Thing of this model like a bicycle wheel. A bicycle wheel has a central “hub”. Dozens of spokes poke out of this hub and travel to the edge of the wheel. The hub of the wheel symbolizes an airline’s hub, while the spokes of the wheel symbolize the many connections through that hub. If the wheel’s rim were to disappear, you would have to travel through the hub to get from the end of one spoke to the end of another.

For example, think of Dublin Airport. Aer Lingus, the Irish National Flag Carrier, has a hub in Dublin. If you wanted to fly from Bristol to Manchester in England with Aer Lingus, you would have to stop in Dublin to switch planes on your journey. In this scenario, Dublin is the hub of the bicycle wheel, and the connections of Bristol-Dublin and Dublin-Manchester are the spokes that run through it.

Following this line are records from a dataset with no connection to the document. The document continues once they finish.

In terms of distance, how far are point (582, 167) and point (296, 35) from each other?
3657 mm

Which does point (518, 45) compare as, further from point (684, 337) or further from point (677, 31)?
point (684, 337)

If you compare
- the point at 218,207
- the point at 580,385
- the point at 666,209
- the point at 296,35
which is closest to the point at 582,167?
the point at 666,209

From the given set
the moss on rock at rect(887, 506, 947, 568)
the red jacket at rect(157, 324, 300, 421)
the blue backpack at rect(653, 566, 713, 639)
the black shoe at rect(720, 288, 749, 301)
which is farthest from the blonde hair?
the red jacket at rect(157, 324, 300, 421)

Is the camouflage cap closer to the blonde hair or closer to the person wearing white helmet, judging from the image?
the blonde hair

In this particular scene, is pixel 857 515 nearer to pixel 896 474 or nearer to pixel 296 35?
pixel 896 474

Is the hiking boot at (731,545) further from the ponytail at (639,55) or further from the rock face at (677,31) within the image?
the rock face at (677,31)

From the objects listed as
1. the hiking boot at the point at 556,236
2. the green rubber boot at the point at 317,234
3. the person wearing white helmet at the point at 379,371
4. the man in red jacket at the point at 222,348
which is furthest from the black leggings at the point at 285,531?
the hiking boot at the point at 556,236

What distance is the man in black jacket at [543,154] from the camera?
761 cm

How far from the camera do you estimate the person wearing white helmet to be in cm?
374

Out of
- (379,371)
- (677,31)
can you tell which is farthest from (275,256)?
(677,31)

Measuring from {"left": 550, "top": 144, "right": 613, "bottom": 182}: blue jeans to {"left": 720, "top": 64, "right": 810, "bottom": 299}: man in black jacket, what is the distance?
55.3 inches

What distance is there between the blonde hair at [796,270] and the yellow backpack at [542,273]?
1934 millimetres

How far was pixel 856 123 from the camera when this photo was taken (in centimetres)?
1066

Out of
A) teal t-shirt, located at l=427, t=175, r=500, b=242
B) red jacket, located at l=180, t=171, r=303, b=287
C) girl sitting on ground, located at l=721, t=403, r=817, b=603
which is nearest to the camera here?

Most large airlines operate most of their flights into and out of a ‘hub’ airport.
Photo Source: hobotraveler.com

Why do airlines choose this method? First, it allows airlines to be efficient. Imagine an airline (let’s call it AirLayoverhub) that has six destinations in the United States: Boston, New York, and Washington DC on the east coast, and Los Angeles, San Francisco, and Seattle on the west coast. If AirLayoverhub flew one flight between each destination (the point-to-point model, which is discussed below), it would need to run sixteen flights. However, if AirLayoverhub has one hub on each coast (maybe San Francisco and New York), then the carrier only needs to operate five flights. This means that they have to pay fewer landing and takeoff fees, they’ll have lower crew costs, and they’ll be able to use five efficient, distance-specific aircraft (one for each route).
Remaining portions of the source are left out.